◆ Prompt 1
According to the forum thread about France in winter, why might there be no water at the aires?

═════ Quoted passage

# France in Winter



## 107941 (Oct 28, 2007)

Hi folks, fairly new motorhomer (one season) and am considering using two weeks' holiday that I have in January to go to the French Med coast.

Can anyone give me any info on sites in Winter? Are there any open or what about Aires de Service?

Any other tips appreciated.

Thanks in advance to anyone taking the trouble to help.


----------



## carol (May 9, 2005)

Hi Wee Jock

I can't answer for January, but we have used the aires at Narbonne Plage and Gruisan (?) in the latter half of the year (they have about 4 I think) and they have been open, but you may find no water, due to freezing, as anywhere within the aires system... 

Sites haven't used, no doubt others will have more information.


----------



## teemyob (Nov 22, 2005)

══════════

◆ Prompt 2
Copy the listing exactly as it appears, everything from its first line down through the line containing "damaged black pickup", with both ends included.

═════ Source material

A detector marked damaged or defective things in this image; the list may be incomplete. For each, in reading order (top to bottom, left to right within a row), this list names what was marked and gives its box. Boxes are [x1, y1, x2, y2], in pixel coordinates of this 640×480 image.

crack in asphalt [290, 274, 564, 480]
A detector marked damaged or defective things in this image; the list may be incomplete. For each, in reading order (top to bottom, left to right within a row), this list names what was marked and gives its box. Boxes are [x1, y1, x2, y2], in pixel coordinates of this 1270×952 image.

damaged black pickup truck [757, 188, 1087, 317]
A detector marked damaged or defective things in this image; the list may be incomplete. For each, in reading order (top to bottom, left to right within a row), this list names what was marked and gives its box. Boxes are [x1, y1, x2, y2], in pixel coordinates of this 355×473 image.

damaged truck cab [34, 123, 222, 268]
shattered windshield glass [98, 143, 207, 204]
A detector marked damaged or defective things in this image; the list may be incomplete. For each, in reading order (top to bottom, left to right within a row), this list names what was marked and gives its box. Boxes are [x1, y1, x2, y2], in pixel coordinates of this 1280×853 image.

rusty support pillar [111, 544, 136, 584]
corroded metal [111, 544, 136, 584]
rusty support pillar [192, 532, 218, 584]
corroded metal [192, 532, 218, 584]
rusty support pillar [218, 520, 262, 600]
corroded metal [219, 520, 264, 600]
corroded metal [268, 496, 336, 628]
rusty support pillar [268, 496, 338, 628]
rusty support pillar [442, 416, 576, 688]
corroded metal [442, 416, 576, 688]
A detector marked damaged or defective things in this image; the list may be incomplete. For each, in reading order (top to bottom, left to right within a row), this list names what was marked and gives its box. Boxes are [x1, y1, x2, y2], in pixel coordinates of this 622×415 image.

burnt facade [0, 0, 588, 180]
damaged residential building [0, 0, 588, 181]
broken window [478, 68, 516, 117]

══════════

◆ Worked solution 1
There might be no water because of freezing.

◆ Worked solution 2
A detector marked damaged or defective things in this image; the list may be incomplete. For each, in reading order (top to bottom, left to right within a row), this list names what was marked and gives its box. Boxes are [x1, y1, x2, y2], in pixel coordinates of this 640×480 image.

crack in asphalt [290, 274, 564, 480]
A detector marked damaged or defective things in this image; the list may be incomplete. For each, in reading order (top to bottom, left to right within a row), this list names what was marked and gives its box. Boxes are [x1, y1, x2, y2], in pixel coordinates of this 1270×952 image.

damaged black pickup truck [757, 188, 1087, 317]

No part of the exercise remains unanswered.